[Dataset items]
========
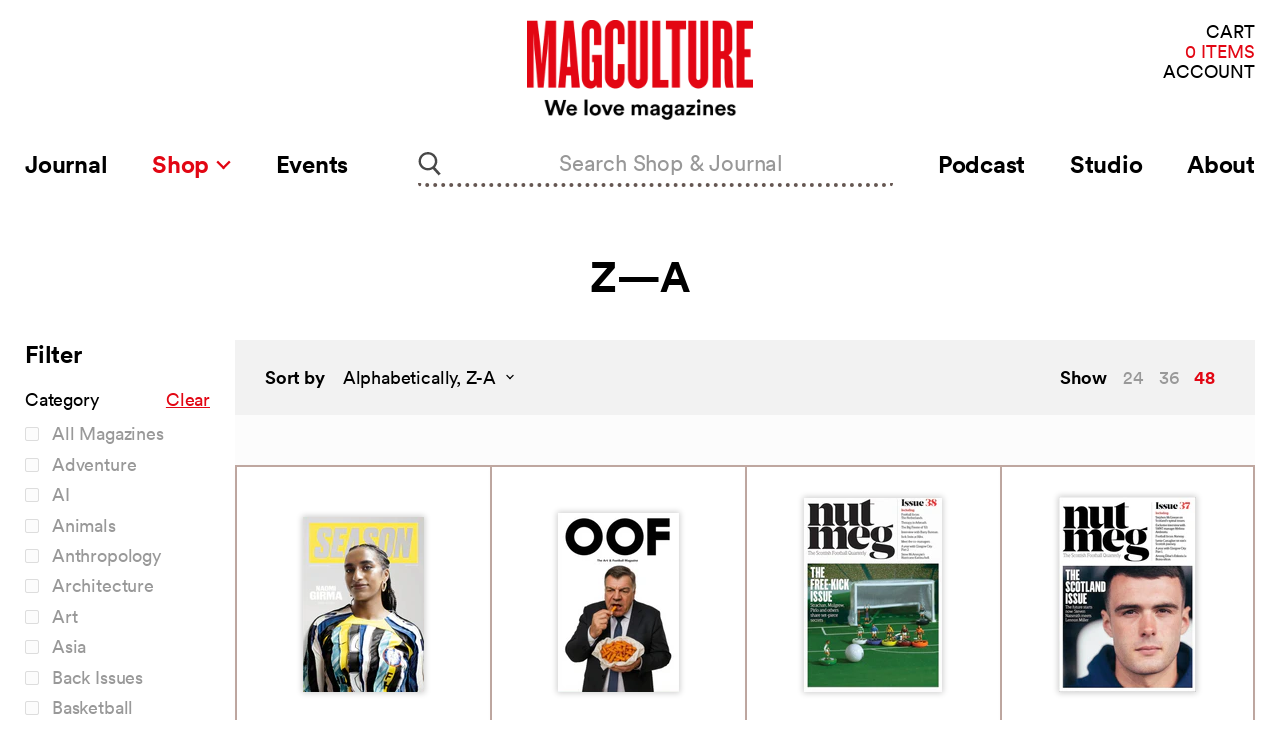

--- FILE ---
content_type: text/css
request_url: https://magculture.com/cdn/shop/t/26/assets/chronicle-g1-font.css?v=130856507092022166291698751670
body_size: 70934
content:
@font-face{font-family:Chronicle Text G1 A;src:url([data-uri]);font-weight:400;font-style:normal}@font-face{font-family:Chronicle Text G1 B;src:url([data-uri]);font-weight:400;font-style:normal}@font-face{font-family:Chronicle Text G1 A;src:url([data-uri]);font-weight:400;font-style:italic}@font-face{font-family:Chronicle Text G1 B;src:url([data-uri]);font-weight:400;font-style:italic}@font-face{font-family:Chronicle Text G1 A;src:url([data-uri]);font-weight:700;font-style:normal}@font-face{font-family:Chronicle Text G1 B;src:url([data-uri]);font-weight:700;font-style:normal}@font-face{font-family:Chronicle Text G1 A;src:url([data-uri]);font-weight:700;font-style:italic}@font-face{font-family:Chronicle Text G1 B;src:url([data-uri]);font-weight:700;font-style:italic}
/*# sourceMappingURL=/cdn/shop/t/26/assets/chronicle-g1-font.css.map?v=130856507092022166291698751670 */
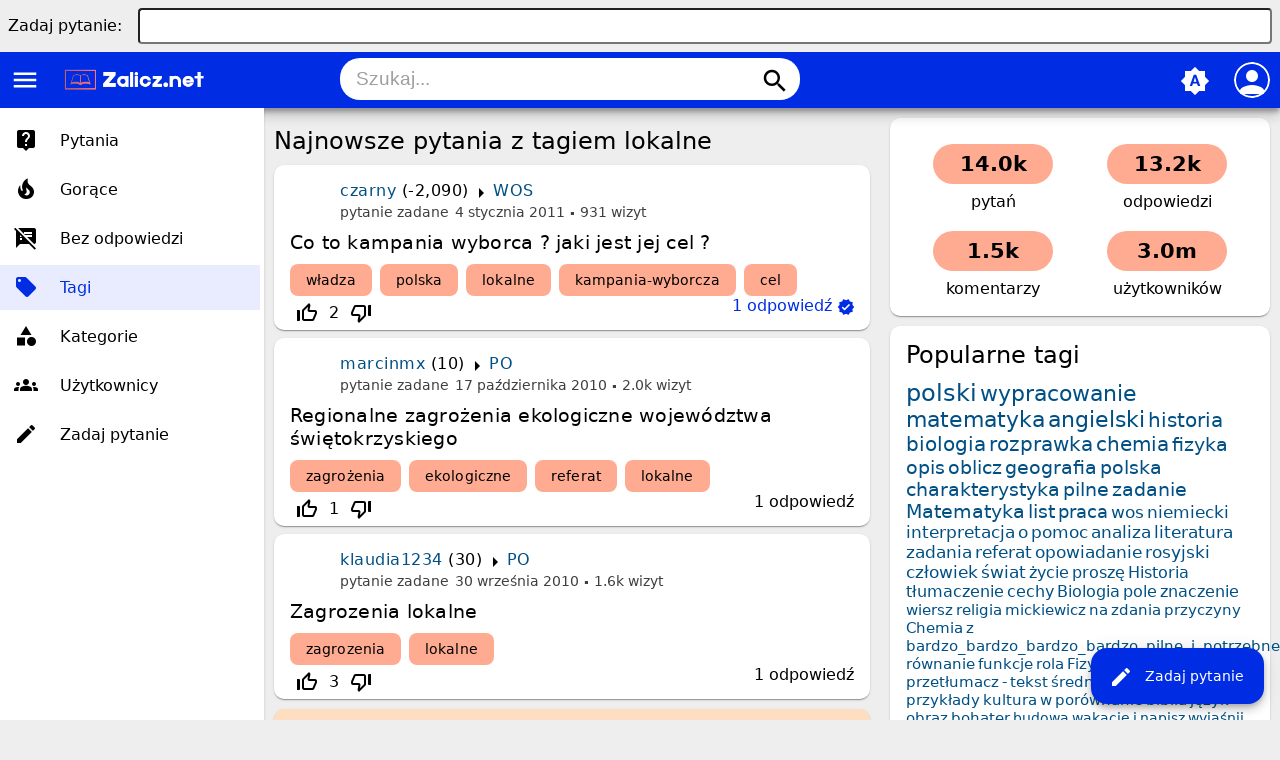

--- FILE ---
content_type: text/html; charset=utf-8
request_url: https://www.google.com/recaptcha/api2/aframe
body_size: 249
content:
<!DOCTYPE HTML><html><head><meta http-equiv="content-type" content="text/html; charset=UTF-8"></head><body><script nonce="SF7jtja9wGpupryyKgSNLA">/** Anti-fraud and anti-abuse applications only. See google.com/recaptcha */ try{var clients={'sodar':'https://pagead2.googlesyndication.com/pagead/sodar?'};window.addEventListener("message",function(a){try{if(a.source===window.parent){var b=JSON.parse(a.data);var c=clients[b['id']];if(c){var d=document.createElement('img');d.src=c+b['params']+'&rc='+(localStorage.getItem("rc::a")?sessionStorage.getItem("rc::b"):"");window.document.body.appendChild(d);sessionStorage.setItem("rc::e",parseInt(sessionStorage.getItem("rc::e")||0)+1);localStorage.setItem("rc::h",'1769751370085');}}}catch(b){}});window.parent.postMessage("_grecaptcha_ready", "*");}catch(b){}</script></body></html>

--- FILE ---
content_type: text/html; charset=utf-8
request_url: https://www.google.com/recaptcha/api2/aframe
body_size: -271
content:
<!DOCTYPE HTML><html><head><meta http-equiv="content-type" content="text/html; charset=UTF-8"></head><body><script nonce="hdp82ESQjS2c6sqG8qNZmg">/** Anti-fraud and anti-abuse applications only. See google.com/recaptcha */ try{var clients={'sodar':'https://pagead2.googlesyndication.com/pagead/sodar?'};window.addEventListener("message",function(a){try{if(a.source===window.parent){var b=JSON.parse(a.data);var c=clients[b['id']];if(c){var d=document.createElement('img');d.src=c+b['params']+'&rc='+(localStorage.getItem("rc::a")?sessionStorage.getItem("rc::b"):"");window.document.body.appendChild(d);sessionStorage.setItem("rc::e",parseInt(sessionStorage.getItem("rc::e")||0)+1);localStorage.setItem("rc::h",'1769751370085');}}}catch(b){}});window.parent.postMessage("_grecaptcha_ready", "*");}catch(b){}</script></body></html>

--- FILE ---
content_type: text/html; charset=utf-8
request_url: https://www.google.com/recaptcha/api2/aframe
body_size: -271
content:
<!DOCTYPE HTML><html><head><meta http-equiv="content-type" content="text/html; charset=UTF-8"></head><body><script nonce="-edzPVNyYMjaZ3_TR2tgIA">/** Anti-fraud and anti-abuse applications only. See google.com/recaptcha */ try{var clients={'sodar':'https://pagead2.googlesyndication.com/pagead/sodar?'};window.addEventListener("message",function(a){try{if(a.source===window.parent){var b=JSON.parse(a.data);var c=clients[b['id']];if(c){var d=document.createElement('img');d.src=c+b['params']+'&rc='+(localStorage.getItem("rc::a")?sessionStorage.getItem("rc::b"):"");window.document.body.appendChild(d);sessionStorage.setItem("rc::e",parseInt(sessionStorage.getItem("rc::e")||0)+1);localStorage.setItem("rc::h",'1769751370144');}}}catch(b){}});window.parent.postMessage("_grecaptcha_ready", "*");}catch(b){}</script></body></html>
========
◆ **Activity**: Transcribe every line of the records exactly. Pictures do not belong in the copy.

◆ **Result of the exercise**:
--- FILE ---
content_type: text/css
request_url: https://magculture.com/cdn/shop/t/26/assets/chronicle-g1-font.css?v=130856507092022166291698751670
body_size: 70934
content:
@font-face{font-family:Chronicle Text G1 A;src:url([data-uri]);font-weight:400;font-style:normal}@font-face{font-family:Chronicle Text G1 B;src:url([data-uri]);font-weight:400;font-style:normal}@font-face{font-family:Chronicle Text G1 A;src:url([data-uri]);font-weight:400;font-style:italic}@font-face{font-family:Chronicle Text G1 B;src:url([data-uri]);font-weight:400;font-style:italic}@font-face{font-family:Chronicle Text G1 A;src:url([data-uri]);font-weight:700;font-style:normal}@font-face{font-family:Chronicle Text G1 B;src:url([data-uri]);font-weight:700;font-style:normal}@font-face{font-family:Chronicle Text G1 A;src:url([data-uri]);font-weight:700;font-style:italic}@font-face{font-family:Chronicle Text G1 B;src:url([data-uri]);font-weight:700;font-style:italic}
/*# sourceMappingURL=/cdn/shop/t/26/assets/chronicle-g1-font.css.map?v=130856507092022166291698751670 */

--- FILE ---
content_type: text/html; charset=utf-8
request_url: https://www.google.com/recaptcha/api2/aframe
body_size: 249
content:
<!DOCTYPE HTML><html><head><meta http-equiv="content-type" content="text/html; charset=UTF-8"></head><body><script nonce="SF7jtja9wGpupryyKgSNLA">/** Anti-fraud and anti-abuse applications only. See google.com/recaptcha */ try{var clients={'sodar':'https://pagead2.googlesyndication.com/pagead/sodar?'};window.addEventListener("message",function(a){try{if(a.source===window.parent){var b=JSON.parse(a.data);var c=clients[b['id']];if(c){var d=document.createElement('img');d.src=c+b['params']+'&rc='+(localStorage.getItem("rc::a")?sessionStorage.getItem("rc::b"):"");window.document.body.appendChild(d);sessionStorage.setItem("rc::e",parseInt(sessionStorage.getItem("rc::e")||0)+1);localStorage.setItem("rc::h",'1769751370085');}}}catch(b){}});window.parent.postMessage("_grecaptcha_ready", "*");}catch(b){}</script></body></html>

--- FILE ---
content_type: text/html; charset=utf-8
request_url: https://www.google.com/recaptcha/api2/aframe
body_size: -271
content:
<!DOCTYPE HTML><html><head><meta http-equiv="content-type" content="text/html; charset=UTF-8"></head><body><script nonce="hdp82ESQjS2c6sqG8qNZmg">/** Anti-fraud and anti-abuse applications only. See google.com/recaptcha */ try{var clients={'sodar':'https://pagead2.googlesyndication.com/pagead/sodar?'};window.addEventListener("message",function(a){try{if(a.source===window.parent){var b=JSON.parse(a.data);var c=clients[b['id']];if(c){var d=document.createElement('img');d.src=c+b['params']+'&rc='+(localStorage.getItem("rc::a")?sessionStorage.getItem("rc::b"):"");window.document.body.appendChild(d);sessionStorage.setItem("rc::e",parseInt(sessionStorage.getItem("rc::e")||0)+1);localStorage.setItem("rc::h",'1769751370085');}}}catch(b){}});window.parent.postMessage("_grecaptcha_ready", "*");}catch(b){}</script></body></html>

--- FILE ---
content_type: text/html; charset=utf-8
request_url: https://www.google.com/recaptcha/api2/aframe
body_size: -271
content:
<!DOCTYPE HTML><html><head><meta http-equiv="content-type" content="text/html; charset=UTF-8"></head><body><script nonce="-edzPVNyYMjaZ3_TR2tgIA">/** Anti-fraud and anti-abuse applications only. See google.com/recaptcha */ try{var clients={'sodar':'https://pagead2.googlesyndication.com/pagead/sodar?'};window.addEventListener("message",function(a){try{if(a.source===window.parent){var b=JSON.parse(a.data);var c=clients[b['id']];if(c){var d=document.createElement('img');d.src=c+b['params']+'&rc='+(localStorage.getItem("rc::a")?sessionStorage.getItem("rc::b"):"");window.document.body.appendChild(d);sessionStorage.setItem("rc::e",parseInt(sessionStorage.getItem("rc::e")||0)+1);localStorage.setItem("rc::h",'1769751370144');}}}catch(b){}});window.parent.postMessage("_grecaptcha_ready", "*");}catch(b){}</script></body></html>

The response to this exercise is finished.